>>>>>

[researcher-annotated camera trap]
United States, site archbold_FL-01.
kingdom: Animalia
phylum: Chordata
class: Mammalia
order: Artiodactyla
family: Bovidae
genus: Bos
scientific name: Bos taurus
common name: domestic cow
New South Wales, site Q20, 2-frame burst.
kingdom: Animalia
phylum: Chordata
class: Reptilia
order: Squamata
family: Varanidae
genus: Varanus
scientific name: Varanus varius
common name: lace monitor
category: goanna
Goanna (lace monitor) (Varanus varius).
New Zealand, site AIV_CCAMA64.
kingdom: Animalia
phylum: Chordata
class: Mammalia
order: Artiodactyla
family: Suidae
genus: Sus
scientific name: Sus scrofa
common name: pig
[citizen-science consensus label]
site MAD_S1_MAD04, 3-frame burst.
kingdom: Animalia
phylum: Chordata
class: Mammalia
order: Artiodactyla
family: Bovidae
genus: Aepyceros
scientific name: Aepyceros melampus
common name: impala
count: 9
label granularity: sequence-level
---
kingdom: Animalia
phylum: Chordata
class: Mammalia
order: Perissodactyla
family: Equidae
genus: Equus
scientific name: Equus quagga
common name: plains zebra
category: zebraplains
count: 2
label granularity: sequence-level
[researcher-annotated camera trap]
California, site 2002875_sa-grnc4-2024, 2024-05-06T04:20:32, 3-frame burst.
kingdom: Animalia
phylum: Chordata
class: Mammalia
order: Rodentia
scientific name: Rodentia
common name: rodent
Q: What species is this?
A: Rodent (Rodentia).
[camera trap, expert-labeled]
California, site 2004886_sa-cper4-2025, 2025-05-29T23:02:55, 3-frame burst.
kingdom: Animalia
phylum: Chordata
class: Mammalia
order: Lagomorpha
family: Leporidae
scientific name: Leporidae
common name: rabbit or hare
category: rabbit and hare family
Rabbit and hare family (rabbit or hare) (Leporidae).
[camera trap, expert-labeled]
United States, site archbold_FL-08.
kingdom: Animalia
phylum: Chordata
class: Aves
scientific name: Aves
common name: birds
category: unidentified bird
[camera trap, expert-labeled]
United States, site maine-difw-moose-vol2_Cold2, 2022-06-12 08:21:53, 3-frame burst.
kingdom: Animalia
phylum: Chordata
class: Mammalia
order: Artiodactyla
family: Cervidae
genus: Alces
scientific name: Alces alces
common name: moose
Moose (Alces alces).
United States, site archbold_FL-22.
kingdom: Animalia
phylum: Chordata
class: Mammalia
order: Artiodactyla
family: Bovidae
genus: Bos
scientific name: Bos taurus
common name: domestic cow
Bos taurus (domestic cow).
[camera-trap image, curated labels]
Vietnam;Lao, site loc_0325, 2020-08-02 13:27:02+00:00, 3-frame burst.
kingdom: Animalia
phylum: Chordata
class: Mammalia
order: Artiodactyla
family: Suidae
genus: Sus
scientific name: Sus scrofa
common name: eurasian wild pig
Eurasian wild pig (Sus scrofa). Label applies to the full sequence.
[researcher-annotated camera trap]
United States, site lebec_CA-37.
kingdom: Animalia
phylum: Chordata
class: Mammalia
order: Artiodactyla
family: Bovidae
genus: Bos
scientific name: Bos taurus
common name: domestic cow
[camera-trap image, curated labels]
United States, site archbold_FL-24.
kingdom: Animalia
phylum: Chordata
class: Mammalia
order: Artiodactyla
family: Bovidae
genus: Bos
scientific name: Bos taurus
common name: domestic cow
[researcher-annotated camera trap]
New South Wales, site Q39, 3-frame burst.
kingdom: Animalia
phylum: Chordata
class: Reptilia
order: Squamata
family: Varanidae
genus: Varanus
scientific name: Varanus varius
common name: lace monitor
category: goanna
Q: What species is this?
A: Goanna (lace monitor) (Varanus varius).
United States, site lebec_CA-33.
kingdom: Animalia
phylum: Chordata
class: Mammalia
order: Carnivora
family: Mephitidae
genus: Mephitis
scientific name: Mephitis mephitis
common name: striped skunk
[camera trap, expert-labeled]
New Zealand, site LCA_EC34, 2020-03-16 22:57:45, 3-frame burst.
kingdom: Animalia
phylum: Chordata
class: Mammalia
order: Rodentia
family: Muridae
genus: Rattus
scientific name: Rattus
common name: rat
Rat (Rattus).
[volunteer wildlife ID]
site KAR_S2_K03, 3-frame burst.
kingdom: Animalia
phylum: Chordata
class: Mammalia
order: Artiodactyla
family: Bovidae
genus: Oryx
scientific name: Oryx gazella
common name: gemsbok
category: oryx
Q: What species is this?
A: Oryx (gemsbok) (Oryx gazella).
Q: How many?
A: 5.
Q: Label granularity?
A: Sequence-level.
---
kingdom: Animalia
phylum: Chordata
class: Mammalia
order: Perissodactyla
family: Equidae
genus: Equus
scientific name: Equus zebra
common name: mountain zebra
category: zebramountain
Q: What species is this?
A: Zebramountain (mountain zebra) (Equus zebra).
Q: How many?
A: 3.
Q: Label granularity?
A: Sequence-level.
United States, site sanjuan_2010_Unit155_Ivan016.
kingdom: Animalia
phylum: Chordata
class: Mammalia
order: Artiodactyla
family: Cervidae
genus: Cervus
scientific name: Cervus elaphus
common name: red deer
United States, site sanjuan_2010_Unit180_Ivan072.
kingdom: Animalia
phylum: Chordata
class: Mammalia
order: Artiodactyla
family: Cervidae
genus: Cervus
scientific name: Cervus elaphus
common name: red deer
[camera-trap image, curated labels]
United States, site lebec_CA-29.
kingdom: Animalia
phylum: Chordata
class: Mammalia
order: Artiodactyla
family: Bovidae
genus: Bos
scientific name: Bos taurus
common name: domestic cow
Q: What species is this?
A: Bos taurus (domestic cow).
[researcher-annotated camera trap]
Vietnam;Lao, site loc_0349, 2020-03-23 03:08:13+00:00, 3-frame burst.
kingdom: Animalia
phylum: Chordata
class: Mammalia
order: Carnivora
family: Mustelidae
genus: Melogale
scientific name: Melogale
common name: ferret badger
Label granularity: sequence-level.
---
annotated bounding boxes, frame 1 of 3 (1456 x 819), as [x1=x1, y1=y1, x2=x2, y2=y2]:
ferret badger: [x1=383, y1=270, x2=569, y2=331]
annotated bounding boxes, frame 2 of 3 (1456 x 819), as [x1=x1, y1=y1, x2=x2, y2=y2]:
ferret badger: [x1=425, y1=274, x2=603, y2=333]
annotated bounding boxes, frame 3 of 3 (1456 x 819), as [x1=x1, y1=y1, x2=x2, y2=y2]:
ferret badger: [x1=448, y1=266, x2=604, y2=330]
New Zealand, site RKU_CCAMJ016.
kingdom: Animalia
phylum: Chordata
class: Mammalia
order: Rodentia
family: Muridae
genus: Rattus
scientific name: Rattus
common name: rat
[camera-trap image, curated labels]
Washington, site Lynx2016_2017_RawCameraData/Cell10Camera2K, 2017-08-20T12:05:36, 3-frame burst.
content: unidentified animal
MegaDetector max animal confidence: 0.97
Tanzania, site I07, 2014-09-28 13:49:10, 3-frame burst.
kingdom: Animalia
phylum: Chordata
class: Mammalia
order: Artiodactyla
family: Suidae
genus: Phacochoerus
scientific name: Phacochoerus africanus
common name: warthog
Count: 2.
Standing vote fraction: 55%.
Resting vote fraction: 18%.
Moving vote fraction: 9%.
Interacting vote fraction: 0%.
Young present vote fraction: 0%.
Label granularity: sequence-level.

<<<<<

-- PROBLEM TO SOLVE --
Return only those lines of the records that contain the string "vote".

-- OUTPUT BELOW --
Standing vote fraction: 55%.
Resting vote fraction: 18%.
Moving vote fraction: 9%.
Interacting vote fraction: 0%.
Young present vote fraction: 0%.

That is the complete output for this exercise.